● Requirement:
In the data below, find the line that contains "Soft close toilet seat" and the line that contains "foundation wall". Copy both, plus every line between them, exactly.

● Data section:
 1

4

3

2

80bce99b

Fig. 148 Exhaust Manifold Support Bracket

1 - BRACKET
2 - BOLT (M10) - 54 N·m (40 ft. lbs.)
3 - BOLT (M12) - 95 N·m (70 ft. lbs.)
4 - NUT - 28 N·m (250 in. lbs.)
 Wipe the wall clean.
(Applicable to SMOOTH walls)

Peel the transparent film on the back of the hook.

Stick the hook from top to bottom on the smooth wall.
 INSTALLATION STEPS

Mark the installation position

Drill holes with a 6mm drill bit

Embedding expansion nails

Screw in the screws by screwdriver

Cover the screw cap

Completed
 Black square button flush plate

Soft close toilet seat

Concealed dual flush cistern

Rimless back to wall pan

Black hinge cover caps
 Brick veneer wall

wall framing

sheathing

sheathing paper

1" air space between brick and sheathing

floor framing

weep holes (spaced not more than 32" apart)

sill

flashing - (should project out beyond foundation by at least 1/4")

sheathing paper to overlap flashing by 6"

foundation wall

---

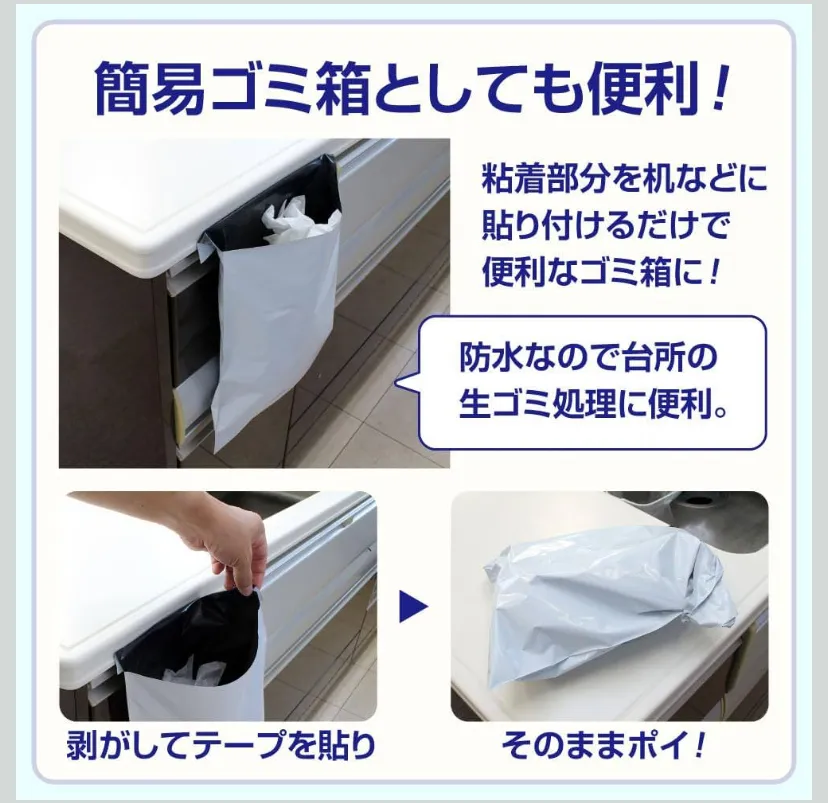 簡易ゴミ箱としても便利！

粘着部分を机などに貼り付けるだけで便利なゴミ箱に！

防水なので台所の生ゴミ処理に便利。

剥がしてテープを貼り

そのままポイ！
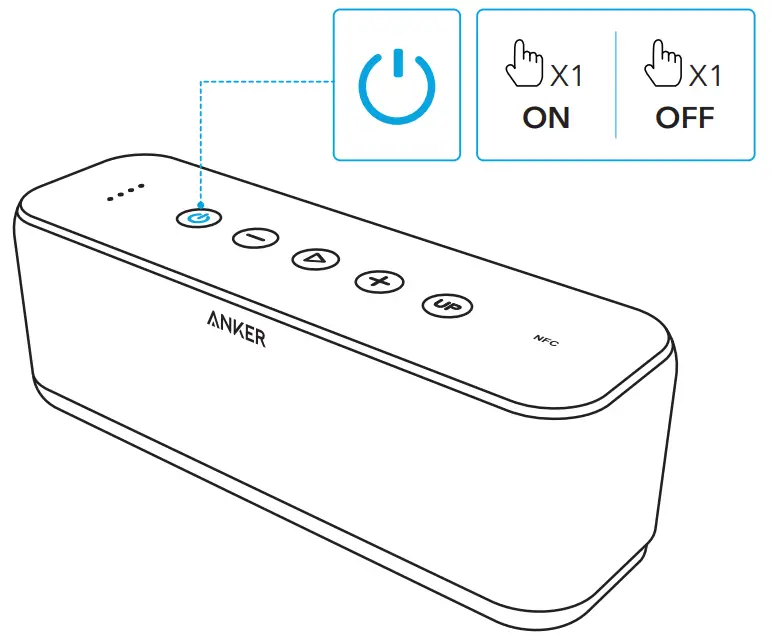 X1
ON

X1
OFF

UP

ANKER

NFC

...

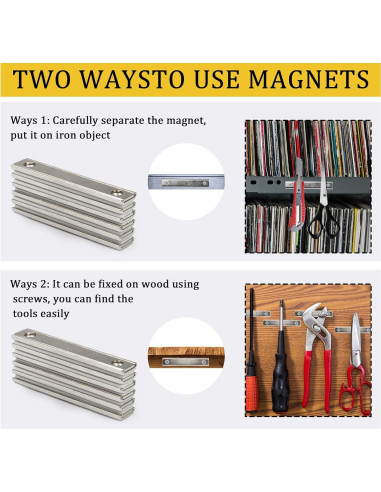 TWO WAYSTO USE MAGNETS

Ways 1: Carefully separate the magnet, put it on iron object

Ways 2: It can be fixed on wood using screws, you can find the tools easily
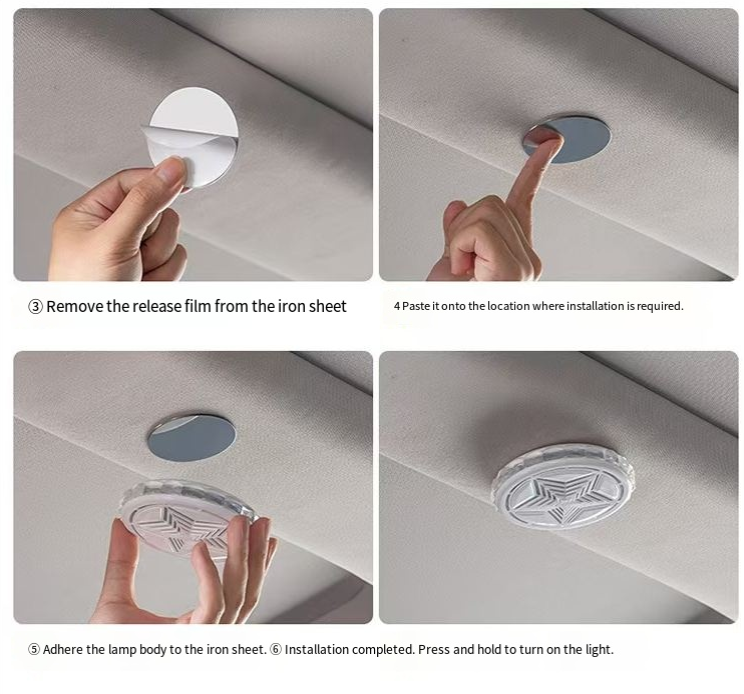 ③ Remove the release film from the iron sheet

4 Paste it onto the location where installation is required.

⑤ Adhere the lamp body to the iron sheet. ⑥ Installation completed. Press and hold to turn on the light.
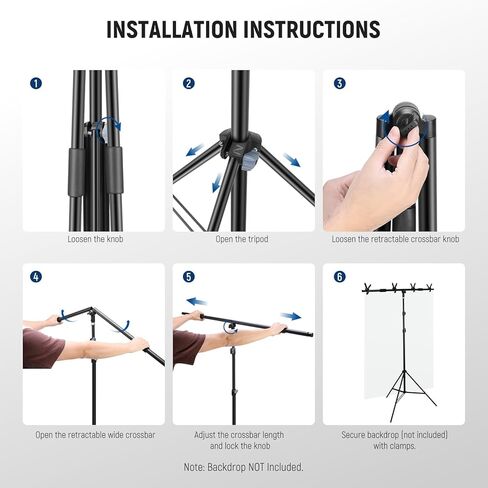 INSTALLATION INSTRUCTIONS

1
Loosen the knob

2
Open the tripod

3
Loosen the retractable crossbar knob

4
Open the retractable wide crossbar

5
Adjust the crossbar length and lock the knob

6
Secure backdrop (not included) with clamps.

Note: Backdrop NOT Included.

● Solution:
Soft close toilet seat

Concealed dual flush cistern

Rimless back to wall pan

Black hinge cover caps
 Brick veneer wall

wall framing

sheathing

sheathing paper

1" air space between brick and sheathing

floor framing

weep holes (spaced not more than 32" apart)

sill

flashing - (should project out beyond foundation by at least 1/4")

sheathing paper to overlap flashing by 6"

foundation wall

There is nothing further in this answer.